Livni’s ambitions first became apparent in a newspaper interview earlier this year in which she said she does not rule out seeking the premiership, and then when she tried to change Kadima’s Constitution so as to allow any newly registered member to vote in its primary elections (current regulations require that members belong to the party for two years prior to voting for its institutions). Such a reform would have helped Livni capitalise on her popularity with the general public, as reflected in polls. However, Olmert’s loyalists, and others who fear Livni’s popularity, managed to defeat the proposal which was tabled by her supporters while she was abroad.


Yet Kadima’s problems transcend the narrow personal realm. If Olmert is forced to step down by the Winograd Commission, chances are Kadima will be publicly held responsible no less than him. Moreover, the party in general, and Livni in particular, are identified no less than Olmert with a policy of unilateral withdrawals. This is a policy with which many Israelis have become disillusioned in the wake of the rocket attacks on northern and southern Israel that followed the pullbacks from Lebanon and Gaza.

Add to that Kadima’s failure to deliver the reformist drive its voters often expected – the Education Ministry, for instance, which Sharon promised to hand to the conservative reformer Reichman, was instead given to a militant liberal from Labor – and you get the common suspicion that the party with the great centrist gospel that won last year’s election decisively may actually be a passing phenomenon.

Of course, for an early election to take place the current Knesset must first fire itself, a measure it will be reluctant to take so soon after its election. Another legally available scenario is that the Knesset will elect one of its members to replace Olmert. The most likely candidate for that would be Netanyahu, but since his own faction has merely a tenth of the Knesset, he would need to lure away large numbers of defectors from Kadima and offer them goods he is no position to deliver, namely guaranteed seats in the next Knesset. This therefore seems far-fetched.

Still, even if it survives for another year or so, Kadima for now seems at a loss to restore the optimism that accompanied its emergence, let alone sustain the substantial following it won last year. For now, assessments both within the party and outside it are that even if Kadima lives to run during the next general election, it will very doubtfully be led by Olmert, and then can at best survive as a midsize, centrist faction, while Labor and Likud win back the young, middle class, post-ideological electorates they lost last year to Kadima.

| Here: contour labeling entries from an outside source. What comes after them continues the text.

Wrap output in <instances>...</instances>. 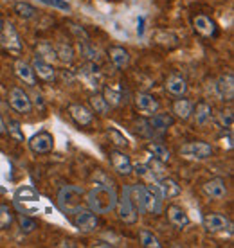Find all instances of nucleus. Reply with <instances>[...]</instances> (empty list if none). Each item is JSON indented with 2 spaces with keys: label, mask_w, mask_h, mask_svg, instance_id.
Masks as SVG:
<instances>
[{
  "label": "nucleus",
  "mask_w": 234,
  "mask_h": 248,
  "mask_svg": "<svg viewBox=\"0 0 234 248\" xmlns=\"http://www.w3.org/2000/svg\"><path fill=\"white\" fill-rule=\"evenodd\" d=\"M167 221H169L173 227H177V229H185L187 225L191 223L187 212H185L182 207H179V205H169V207H167Z\"/></svg>",
  "instance_id": "nucleus-17"
},
{
  "label": "nucleus",
  "mask_w": 234,
  "mask_h": 248,
  "mask_svg": "<svg viewBox=\"0 0 234 248\" xmlns=\"http://www.w3.org/2000/svg\"><path fill=\"white\" fill-rule=\"evenodd\" d=\"M141 245L144 248H160V241L157 239L153 232H150V230H141Z\"/></svg>",
  "instance_id": "nucleus-35"
},
{
  "label": "nucleus",
  "mask_w": 234,
  "mask_h": 248,
  "mask_svg": "<svg viewBox=\"0 0 234 248\" xmlns=\"http://www.w3.org/2000/svg\"><path fill=\"white\" fill-rule=\"evenodd\" d=\"M15 74L18 76L20 81H24V85L27 87H34L36 85V76H34V70L27 62L24 60H17L15 62Z\"/></svg>",
  "instance_id": "nucleus-18"
},
{
  "label": "nucleus",
  "mask_w": 234,
  "mask_h": 248,
  "mask_svg": "<svg viewBox=\"0 0 234 248\" xmlns=\"http://www.w3.org/2000/svg\"><path fill=\"white\" fill-rule=\"evenodd\" d=\"M15 13L18 15L20 18H24V20H31L36 16V7L31 6L29 2H17L15 4Z\"/></svg>",
  "instance_id": "nucleus-32"
},
{
  "label": "nucleus",
  "mask_w": 234,
  "mask_h": 248,
  "mask_svg": "<svg viewBox=\"0 0 234 248\" xmlns=\"http://www.w3.org/2000/svg\"><path fill=\"white\" fill-rule=\"evenodd\" d=\"M162 207H164V196H162L157 182L150 184V186H144V200H142V209H144V212L160 214Z\"/></svg>",
  "instance_id": "nucleus-4"
},
{
  "label": "nucleus",
  "mask_w": 234,
  "mask_h": 248,
  "mask_svg": "<svg viewBox=\"0 0 234 248\" xmlns=\"http://www.w3.org/2000/svg\"><path fill=\"white\" fill-rule=\"evenodd\" d=\"M126 189V192H128L130 200H132V203H134V207L137 209V212H144V209H142V200H144V186H126L124 187Z\"/></svg>",
  "instance_id": "nucleus-29"
},
{
  "label": "nucleus",
  "mask_w": 234,
  "mask_h": 248,
  "mask_svg": "<svg viewBox=\"0 0 234 248\" xmlns=\"http://www.w3.org/2000/svg\"><path fill=\"white\" fill-rule=\"evenodd\" d=\"M134 103H135L137 112L141 113L142 117H151L153 113L159 112V106H160L159 101H157V97L151 95V93H146V92L137 93Z\"/></svg>",
  "instance_id": "nucleus-11"
},
{
  "label": "nucleus",
  "mask_w": 234,
  "mask_h": 248,
  "mask_svg": "<svg viewBox=\"0 0 234 248\" xmlns=\"http://www.w3.org/2000/svg\"><path fill=\"white\" fill-rule=\"evenodd\" d=\"M43 6H49L52 9H60V11H70V4L67 0H38Z\"/></svg>",
  "instance_id": "nucleus-39"
},
{
  "label": "nucleus",
  "mask_w": 234,
  "mask_h": 248,
  "mask_svg": "<svg viewBox=\"0 0 234 248\" xmlns=\"http://www.w3.org/2000/svg\"><path fill=\"white\" fill-rule=\"evenodd\" d=\"M166 90L175 97H180V95H185L187 92V81L179 74H171L166 79Z\"/></svg>",
  "instance_id": "nucleus-22"
},
{
  "label": "nucleus",
  "mask_w": 234,
  "mask_h": 248,
  "mask_svg": "<svg viewBox=\"0 0 234 248\" xmlns=\"http://www.w3.org/2000/svg\"><path fill=\"white\" fill-rule=\"evenodd\" d=\"M11 223H13V212L9 209V205L2 207L0 209V229H7V227H11Z\"/></svg>",
  "instance_id": "nucleus-40"
},
{
  "label": "nucleus",
  "mask_w": 234,
  "mask_h": 248,
  "mask_svg": "<svg viewBox=\"0 0 234 248\" xmlns=\"http://www.w3.org/2000/svg\"><path fill=\"white\" fill-rule=\"evenodd\" d=\"M108 58H110V62L114 63V67L117 68H126L130 65V52L124 47H119V45H116V47H110L108 49Z\"/></svg>",
  "instance_id": "nucleus-23"
},
{
  "label": "nucleus",
  "mask_w": 234,
  "mask_h": 248,
  "mask_svg": "<svg viewBox=\"0 0 234 248\" xmlns=\"http://www.w3.org/2000/svg\"><path fill=\"white\" fill-rule=\"evenodd\" d=\"M9 105H11V108L15 112L24 113V115L33 112L31 97H29V93L25 92L24 88H20V87L11 88V92H9Z\"/></svg>",
  "instance_id": "nucleus-7"
},
{
  "label": "nucleus",
  "mask_w": 234,
  "mask_h": 248,
  "mask_svg": "<svg viewBox=\"0 0 234 248\" xmlns=\"http://www.w3.org/2000/svg\"><path fill=\"white\" fill-rule=\"evenodd\" d=\"M88 105H90V110L92 113H98V115H105L110 110V105L106 103V99L103 97V93H92L90 99H88Z\"/></svg>",
  "instance_id": "nucleus-28"
},
{
  "label": "nucleus",
  "mask_w": 234,
  "mask_h": 248,
  "mask_svg": "<svg viewBox=\"0 0 234 248\" xmlns=\"http://www.w3.org/2000/svg\"><path fill=\"white\" fill-rule=\"evenodd\" d=\"M157 186H159L160 192H162V196H164V200H171V198H177V196H180V192H182V189H180L179 182L173 180V178H169V176H162V178H159L157 180Z\"/></svg>",
  "instance_id": "nucleus-20"
},
{
  "label": "nucleus",
  "mask_w": 234,
  "mask_h": 248,
  "mask_svg": "<svg viewBox=\"0 0 234 248\" xmlns=\"http://www.w3.org/2000/svg\"><path fill=\"white\" fill-rule=\"evenodd\" d=\"M218 123L222 124V128H231L233 126V112L231 110H220L218 112Z\"/></svg>",
  "instance_id": "nucleus-41"
},
{
  "label": "nucleus",
  "mask_w": 234,
  "mask_h": 248,
  "mask_svg": "<svg viewBox=\"0 0 234 248\" xmlns=\"http://www.w3.org/2000/svg\"><path fill=\"white\" fill-rule=\"evenodd\" d=\"M18 227L20 230L24 232V234H31V232H34L36 230V221L33 219V217L29 216H25V214H20L18 216Z\"/></svg>",
  "instance_id": "nucleus-37"
},
{
  "label": "nucleus",
  "mask_w": 234,
  "mask_h": 248,
  "mask_svg": "<svg viewBox=\"0 0 234 248\" xmlns=\"http://www.w3.org/2000/svg\"><path fill=\"white\" fill-rule=\"evenodd\" d=\"M116 209H117V214H119V219H121V221H124V223H128V225L137 221L139 212H137V209L134 207V203H132V200H130L126 189H123V196L117 198Z\"/></svg>",
  "instance_id": "nucleus-10"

Then again, even if Kadima shrinks sharply, or even vanishes altogether as other centrist Israeli parties have over the years after having initially risen meteorically, its ideological imprint may prove indelible. Through it, thousands of Israeli voters who had previously voted Likud or Labor effectively said they want neither land-for-peace utopias nor whole Land of Israel dogmas, and they want neither neo-socialist populism nor capitalist Darwinism. They sought middle roads of the sort that the latter-day Sharon promised, and his successors were expected to deliver, and will doubtless continue to do so.